DATA SUPPLIED
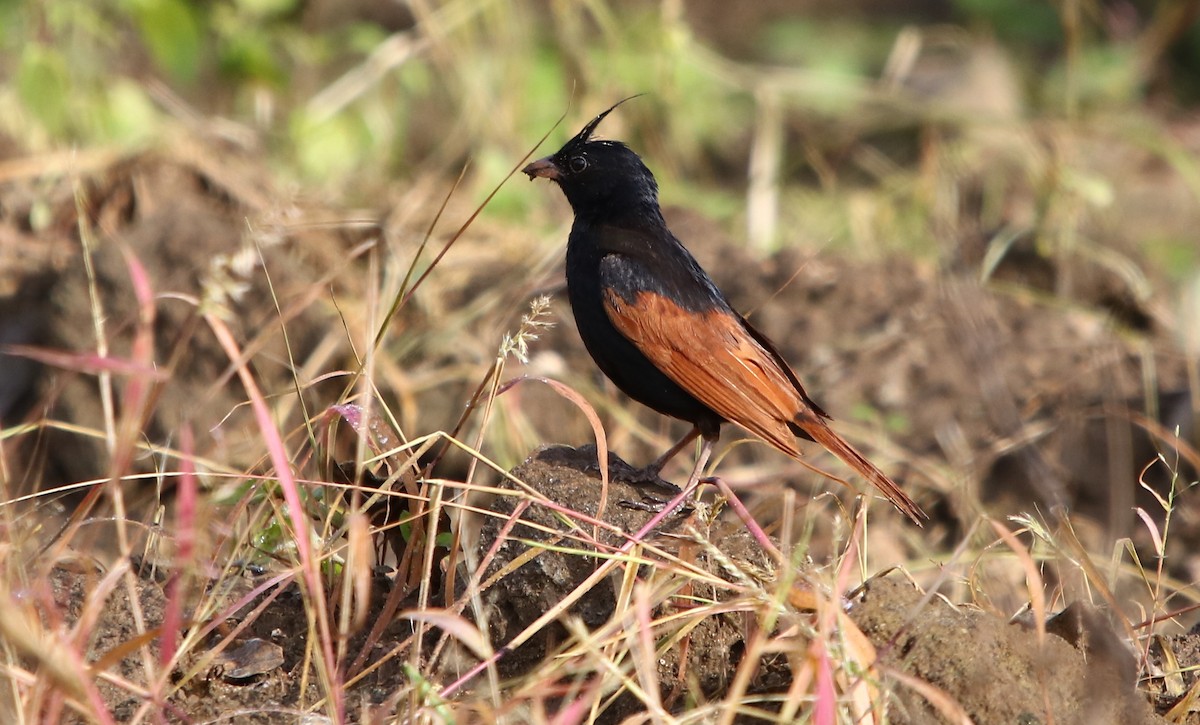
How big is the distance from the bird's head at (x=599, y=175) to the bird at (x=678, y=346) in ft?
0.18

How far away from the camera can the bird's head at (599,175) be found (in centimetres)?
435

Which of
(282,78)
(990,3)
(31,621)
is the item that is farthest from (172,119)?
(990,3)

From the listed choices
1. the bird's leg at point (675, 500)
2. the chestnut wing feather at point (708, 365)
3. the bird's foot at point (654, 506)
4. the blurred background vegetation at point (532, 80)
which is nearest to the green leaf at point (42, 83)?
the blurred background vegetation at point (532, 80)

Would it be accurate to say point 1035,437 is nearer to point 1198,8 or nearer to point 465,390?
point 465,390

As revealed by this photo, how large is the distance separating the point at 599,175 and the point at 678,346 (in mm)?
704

==

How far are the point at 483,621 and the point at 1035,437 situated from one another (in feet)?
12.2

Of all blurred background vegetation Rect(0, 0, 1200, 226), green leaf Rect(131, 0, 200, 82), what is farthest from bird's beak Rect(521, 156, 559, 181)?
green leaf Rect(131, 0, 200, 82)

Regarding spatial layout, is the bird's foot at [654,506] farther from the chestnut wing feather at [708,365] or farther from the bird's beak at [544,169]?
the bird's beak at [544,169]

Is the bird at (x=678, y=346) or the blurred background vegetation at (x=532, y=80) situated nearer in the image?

WHAT YOU NEED TO DO
Please extract every line in the records above that contains the word "chestnut", matching its case exactly.

FINISHED ANSWER
2. the chestnut wing feather at point (708, 365)
Regarding spatial layout, is the bird's foot at [654,506] farther from the chestnut wing feather at [708,365] or farther from the bird's beak at [544,169]?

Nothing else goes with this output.